● **DOCUMENT EXCERPT**:

==============================

Crocker crisscrossed the Pacific Ocean from California to Asia and from the Arctic to Antarctica contributing much to the world of science. A new species of sea snake, found while exploring a brackish lake on Rennell Island, was named Laticauda crockeri after Templeton Crocker following his 1933 expedition to Western Polynesian and Melanesian Islands.

In 1934–1935, Crocker went on a sea borne investigatory enterprise with Harry L. Shapiro, anthropologist extraordinaire. Shapiro set out to measure mixed-race islanders, including the descendants of the mutineers on Pitcairn Island. The study came to influence U.S. racial thought, adding impetus to the condemnation of racism in science.

Crocker went on two oceanic adventures along the Pacific Coast from Baja California to Columbia with William Beebe, renowned naturalist, marine biologist and world deep sea record holder. Beebe described his two expeditions on board Zaca in his books Zaca Venture (1936 expedition) and The Book of Bays (1937–38), in which he emphasized his concern for threatened habitats and his dismay at human interference with ecosystems.

Scholars accompanying Templeton determined that the Commodore was troubled with an eccentric and compulsive personality. He was indeed a complex character. Templeton grew up pampered, in an exceedingly wealthy family. He had a scenic town in California's wine county named after him at aged two. Templeton, however, suffered the loss of both parents by aged ten and thereafter struggled to feel worthy of his great fortune. The victim of intense mood swings and prone to alcoholic binges, Crocker could be both a generous and entertaining host and a demanding Captain Bligh. “It is curious,” Shapiro observed, “that so introspective a man with ultra-sensitive feelings should be so callous about inflicting torture on others.”

==============================

Edit the passage about Templeton Crocker's voyages from "In 1934–1935, Crocker" up to and including "interference with ecosystems.", replacing "anthropologist" with "scientist". Give back that stretch with the change made.

● **Rows excerpted from a collection**:
==============================

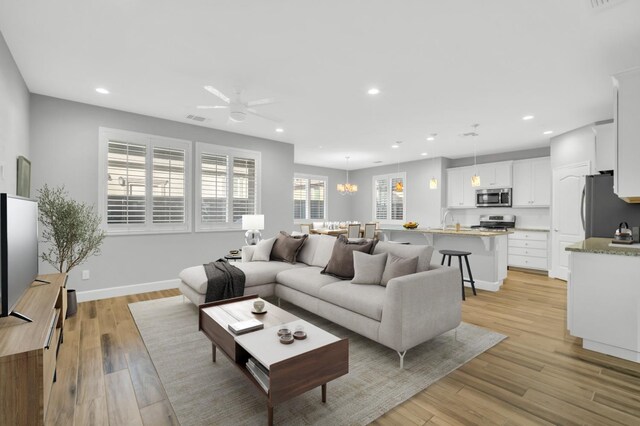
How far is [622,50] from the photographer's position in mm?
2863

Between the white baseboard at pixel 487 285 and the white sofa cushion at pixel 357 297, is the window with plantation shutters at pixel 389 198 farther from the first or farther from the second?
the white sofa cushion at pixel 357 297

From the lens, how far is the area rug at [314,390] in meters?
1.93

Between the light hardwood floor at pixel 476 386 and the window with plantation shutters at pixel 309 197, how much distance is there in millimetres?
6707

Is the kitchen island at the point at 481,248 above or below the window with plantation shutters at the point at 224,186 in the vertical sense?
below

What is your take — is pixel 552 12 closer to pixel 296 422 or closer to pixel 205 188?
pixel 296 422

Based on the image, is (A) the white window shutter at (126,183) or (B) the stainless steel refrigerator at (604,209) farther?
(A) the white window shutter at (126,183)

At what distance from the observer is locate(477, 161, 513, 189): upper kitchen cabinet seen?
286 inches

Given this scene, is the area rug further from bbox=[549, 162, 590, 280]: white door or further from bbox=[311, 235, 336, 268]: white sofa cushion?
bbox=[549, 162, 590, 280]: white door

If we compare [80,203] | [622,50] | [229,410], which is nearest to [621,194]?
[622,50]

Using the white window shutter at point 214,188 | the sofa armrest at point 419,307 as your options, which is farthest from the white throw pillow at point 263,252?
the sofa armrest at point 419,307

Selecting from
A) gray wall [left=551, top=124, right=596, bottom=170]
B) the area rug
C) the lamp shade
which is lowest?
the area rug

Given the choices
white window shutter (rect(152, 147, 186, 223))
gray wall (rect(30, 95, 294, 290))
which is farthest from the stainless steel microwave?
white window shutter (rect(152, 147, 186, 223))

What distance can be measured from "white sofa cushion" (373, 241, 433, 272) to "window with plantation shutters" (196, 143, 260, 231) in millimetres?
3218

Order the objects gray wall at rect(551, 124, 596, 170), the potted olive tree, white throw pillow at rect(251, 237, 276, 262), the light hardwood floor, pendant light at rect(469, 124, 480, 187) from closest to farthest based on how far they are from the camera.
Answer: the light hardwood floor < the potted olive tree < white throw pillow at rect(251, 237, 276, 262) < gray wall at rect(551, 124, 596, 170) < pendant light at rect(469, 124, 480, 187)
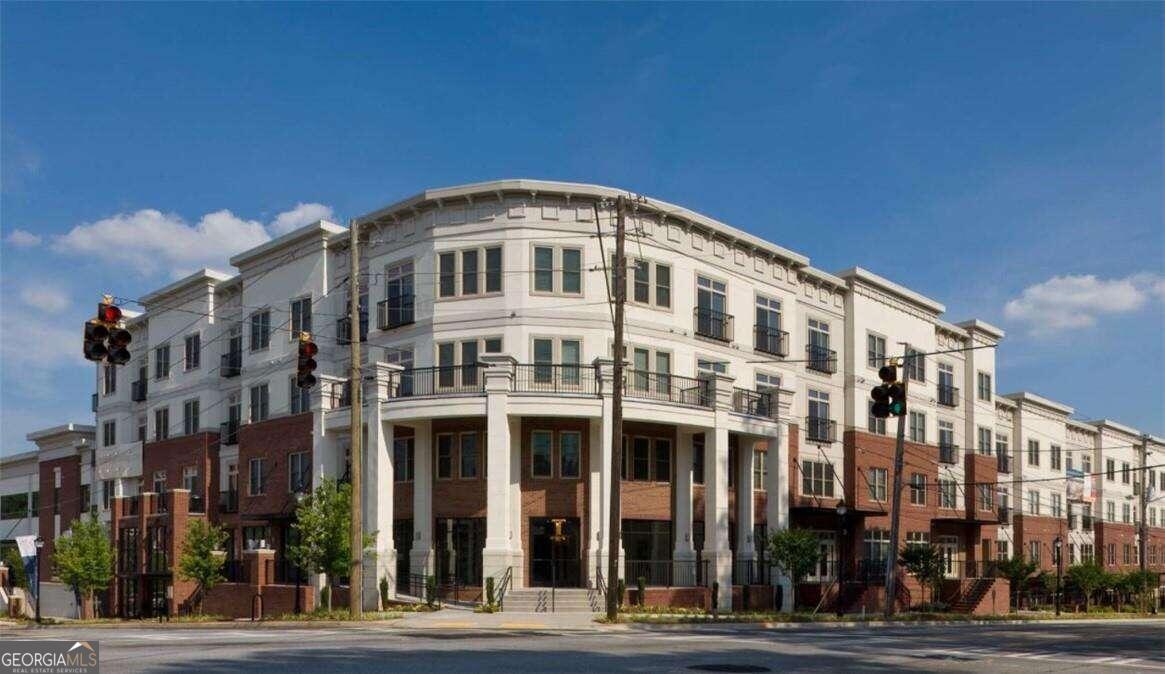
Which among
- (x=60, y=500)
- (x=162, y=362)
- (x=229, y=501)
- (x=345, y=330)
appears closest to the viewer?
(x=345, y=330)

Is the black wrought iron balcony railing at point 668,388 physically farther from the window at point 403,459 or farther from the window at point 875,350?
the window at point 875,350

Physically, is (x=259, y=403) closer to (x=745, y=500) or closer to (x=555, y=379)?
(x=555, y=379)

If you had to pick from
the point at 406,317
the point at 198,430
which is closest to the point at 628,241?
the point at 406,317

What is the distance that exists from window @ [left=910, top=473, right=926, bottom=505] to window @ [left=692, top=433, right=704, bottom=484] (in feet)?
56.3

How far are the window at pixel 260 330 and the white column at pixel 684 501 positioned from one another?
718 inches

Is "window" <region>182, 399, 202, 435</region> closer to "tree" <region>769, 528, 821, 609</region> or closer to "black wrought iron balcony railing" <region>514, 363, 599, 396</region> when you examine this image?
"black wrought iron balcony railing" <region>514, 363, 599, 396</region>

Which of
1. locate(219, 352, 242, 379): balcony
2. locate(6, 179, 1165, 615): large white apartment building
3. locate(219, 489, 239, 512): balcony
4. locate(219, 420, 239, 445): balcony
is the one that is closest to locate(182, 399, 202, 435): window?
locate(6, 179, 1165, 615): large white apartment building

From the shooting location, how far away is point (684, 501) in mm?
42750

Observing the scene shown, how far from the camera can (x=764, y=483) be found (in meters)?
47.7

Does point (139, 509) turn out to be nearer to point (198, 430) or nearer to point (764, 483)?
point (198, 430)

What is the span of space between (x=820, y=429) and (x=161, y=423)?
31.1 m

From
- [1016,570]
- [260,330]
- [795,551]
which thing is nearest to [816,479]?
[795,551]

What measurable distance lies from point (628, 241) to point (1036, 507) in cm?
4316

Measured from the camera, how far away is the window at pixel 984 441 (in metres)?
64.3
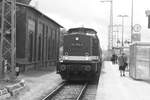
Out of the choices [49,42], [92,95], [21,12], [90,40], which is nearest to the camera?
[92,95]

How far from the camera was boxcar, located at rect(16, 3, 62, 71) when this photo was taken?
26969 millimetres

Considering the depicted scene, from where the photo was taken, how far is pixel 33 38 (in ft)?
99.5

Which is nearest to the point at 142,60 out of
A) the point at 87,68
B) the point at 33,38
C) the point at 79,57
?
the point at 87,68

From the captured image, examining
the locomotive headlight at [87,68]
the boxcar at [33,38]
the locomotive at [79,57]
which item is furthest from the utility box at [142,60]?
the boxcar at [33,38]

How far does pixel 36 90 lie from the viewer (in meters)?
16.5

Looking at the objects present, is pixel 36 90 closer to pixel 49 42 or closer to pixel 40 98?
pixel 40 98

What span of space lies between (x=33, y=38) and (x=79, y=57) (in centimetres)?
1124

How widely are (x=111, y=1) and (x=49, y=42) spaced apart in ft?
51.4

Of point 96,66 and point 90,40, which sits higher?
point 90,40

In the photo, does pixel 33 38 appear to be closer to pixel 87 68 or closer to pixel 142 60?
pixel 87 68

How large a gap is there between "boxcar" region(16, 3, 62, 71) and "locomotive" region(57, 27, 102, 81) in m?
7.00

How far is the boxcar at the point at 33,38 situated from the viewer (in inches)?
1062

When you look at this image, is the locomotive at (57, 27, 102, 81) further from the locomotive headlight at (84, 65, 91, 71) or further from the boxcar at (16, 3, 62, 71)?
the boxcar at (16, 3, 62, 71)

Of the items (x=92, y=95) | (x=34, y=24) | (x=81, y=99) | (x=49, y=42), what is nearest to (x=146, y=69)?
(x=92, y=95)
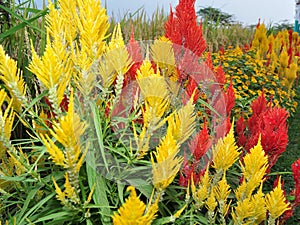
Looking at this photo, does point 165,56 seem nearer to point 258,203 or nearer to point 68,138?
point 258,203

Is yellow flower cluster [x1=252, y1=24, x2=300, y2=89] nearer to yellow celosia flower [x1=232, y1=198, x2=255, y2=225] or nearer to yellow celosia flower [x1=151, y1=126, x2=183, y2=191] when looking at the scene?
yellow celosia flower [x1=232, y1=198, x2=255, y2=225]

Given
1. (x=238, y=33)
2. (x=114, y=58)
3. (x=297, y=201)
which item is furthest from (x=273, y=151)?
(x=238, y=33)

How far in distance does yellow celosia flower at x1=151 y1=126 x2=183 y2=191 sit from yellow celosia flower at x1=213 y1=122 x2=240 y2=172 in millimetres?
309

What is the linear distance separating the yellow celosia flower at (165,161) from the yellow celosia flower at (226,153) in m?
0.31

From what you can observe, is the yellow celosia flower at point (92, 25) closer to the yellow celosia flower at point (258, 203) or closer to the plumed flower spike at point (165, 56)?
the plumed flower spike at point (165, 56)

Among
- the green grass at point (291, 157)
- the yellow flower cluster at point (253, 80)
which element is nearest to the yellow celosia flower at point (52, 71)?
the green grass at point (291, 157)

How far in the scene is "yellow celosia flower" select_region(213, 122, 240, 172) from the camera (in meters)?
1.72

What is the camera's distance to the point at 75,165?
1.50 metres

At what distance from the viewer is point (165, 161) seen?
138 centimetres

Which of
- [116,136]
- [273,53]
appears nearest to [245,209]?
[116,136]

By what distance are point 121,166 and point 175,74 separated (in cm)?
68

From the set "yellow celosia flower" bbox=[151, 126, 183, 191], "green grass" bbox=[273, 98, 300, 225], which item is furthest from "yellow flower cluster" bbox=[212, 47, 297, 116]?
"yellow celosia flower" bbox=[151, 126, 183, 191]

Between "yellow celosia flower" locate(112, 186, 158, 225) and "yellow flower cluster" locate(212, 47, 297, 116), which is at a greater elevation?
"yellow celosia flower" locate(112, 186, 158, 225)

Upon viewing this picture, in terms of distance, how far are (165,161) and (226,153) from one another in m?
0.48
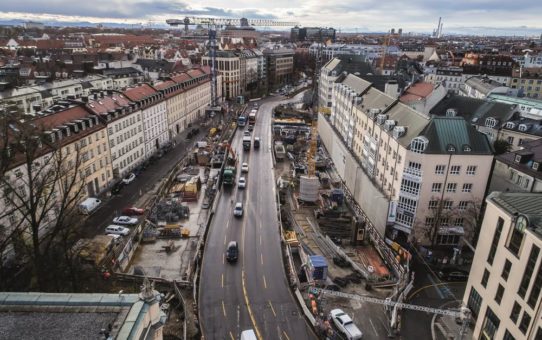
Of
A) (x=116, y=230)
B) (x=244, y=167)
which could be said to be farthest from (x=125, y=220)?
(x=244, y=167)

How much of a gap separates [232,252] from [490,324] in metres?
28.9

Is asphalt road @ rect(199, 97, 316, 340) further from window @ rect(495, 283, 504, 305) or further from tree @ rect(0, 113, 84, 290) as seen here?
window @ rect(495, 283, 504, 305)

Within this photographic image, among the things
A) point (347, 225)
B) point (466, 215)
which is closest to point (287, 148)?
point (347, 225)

==============================

● **PROBLEM SOLUTION**:
In 1934–1935, Crocker went on a sea borne investigatory enterprise with Harry L. Shapiro, scientist extraordinaire. Shapiro set out to measure mixed-race islanders, including the descendants of the mutineers on Pitcairn Island. The study came to influence U.S. racial thought, adding impetus to the condemnation of racism in science.

Crocker went on two oceanic adventures along the Pacific Coast from Baja California to Columbia with William Beebe, renowned naturalist, marine biologist and world deep sea record holder. Beebe described his two expeditions on board Zaca in his books Zaca Venture (1936 expedition) and The Book of Bays (1937–38), in which he emphasized his concern for threatened habitats and his dismay at human interference with ecosystems.